Why I picked it up: I had read of Tatsumi’s recent death and wanted to read another one of his books.
Why I finished it: These stories bothered me (in a good way) by being unpredictable in their pacing and plot twists. They did not always have tidy or conclusive endings, and could ramble on a bit in ways I didn’t anticipate. In "Fiery Spirits," a devoted husband decides to take on a mistress much to the shock and chagrin of his wife. She lays curses on the mistress, who fights back with her own curses. They both finally die, and the man must pay for two funerals. Then he is haunted by two fireballs that even the local Buddhist priest cannot exorcise. He finally gets between the two fireballs and asks them to calm down and light his pipe.
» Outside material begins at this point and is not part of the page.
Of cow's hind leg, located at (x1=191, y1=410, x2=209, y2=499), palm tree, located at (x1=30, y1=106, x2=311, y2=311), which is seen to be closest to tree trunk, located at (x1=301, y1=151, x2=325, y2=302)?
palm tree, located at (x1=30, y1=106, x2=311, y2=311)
The wife-spirit complains that of course the mistress spirit lights the pipe better than she. Weird.
It's perfect for: Jonathan. As the father of a high-energy child, he will like "New Year Festival," in which a bratty boy makes his father take him to a festival and buy him sweets and a kite. When the father takes the kite and enjoys flying it so much that he declines to share it with his greedy son, the boy complains that his dad shouldn't have brought him at all.